The Threat of Pollution Tariffs
Economists Warn of a Climate Trade War
By Markus Becker and Christoph Seidler
These days, screwing with the environment could cost you: The failed summit in Copenhagen has spawned the idea for a carbon surcharge in global trade. Just how serious are the threats from Western politicians against China & Co.? International lawyers and environmental economists are skeptical.
John Kerry was on a roll. At the Copenhagen climate summit, the former US presidential candidate delivered a fiery speech that was mostly directed at China. If the US has to accept binding targets for reducing their greenhouse gas emissions, then Beijing must do the same, Kerry told his audience. Workers in the US should not "lose their jobs to India and China because those countries are not participating in a way that is measurable, reportable and verifiable," he said.

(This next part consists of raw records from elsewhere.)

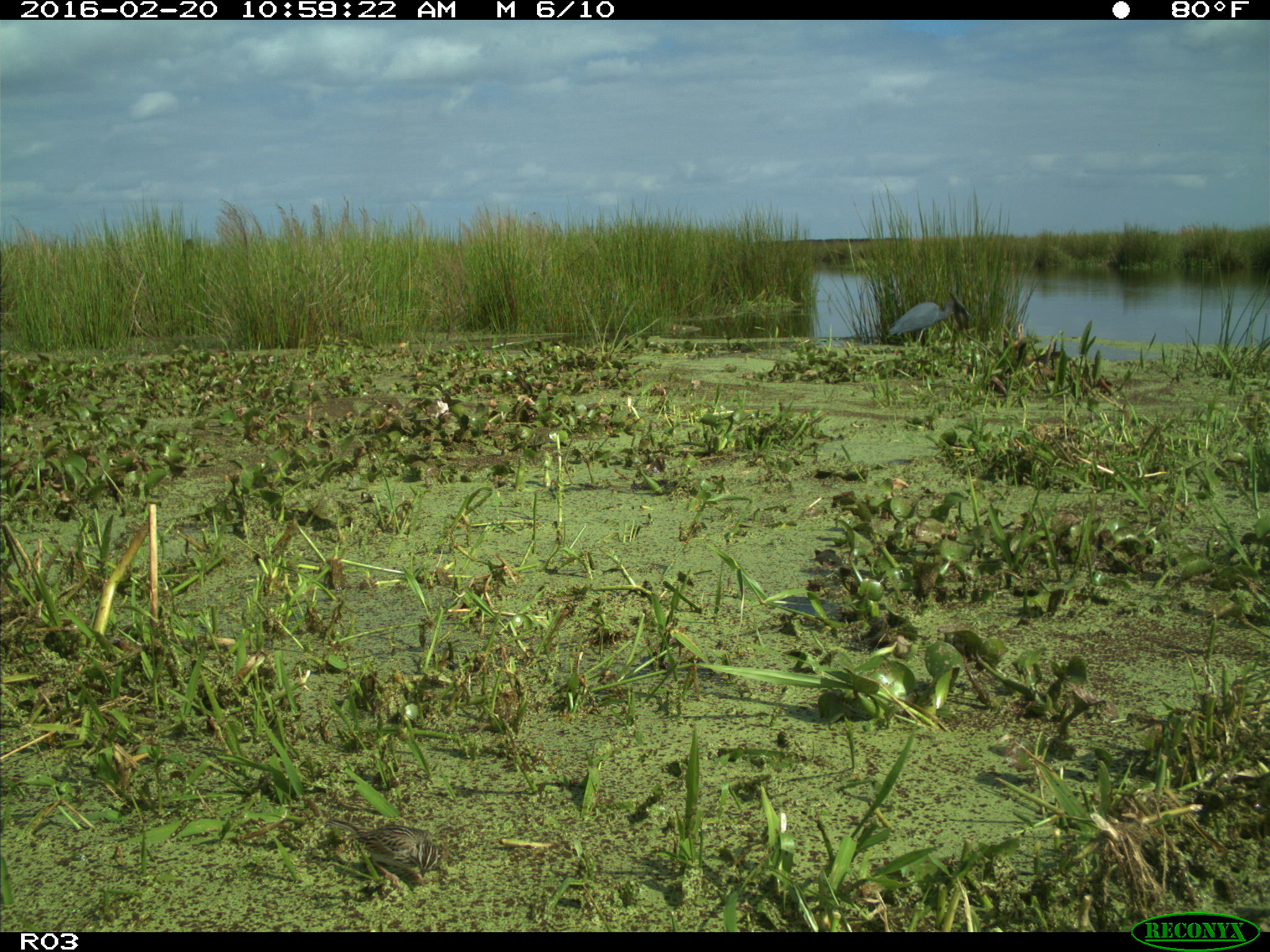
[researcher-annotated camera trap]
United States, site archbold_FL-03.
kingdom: Animalia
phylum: Chordata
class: Aves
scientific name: Aves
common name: birds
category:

This was an expression of the old fear in industrialized countries that aggressive action on climate change could lead to local economic disadvantages. Environmentalist politicians and academics have long been calling for the establishment of a global emissions trade. It is a simple and captivating idea for many: Each state gets a certain amount of CO2 allowances. Those who want to emit more must buy emissions rights from other countries that emit less CO2. Ideally, poorer countries would automatically make money, and rich countries would at the same time have a financial incentive to reduce their CO2 emissions.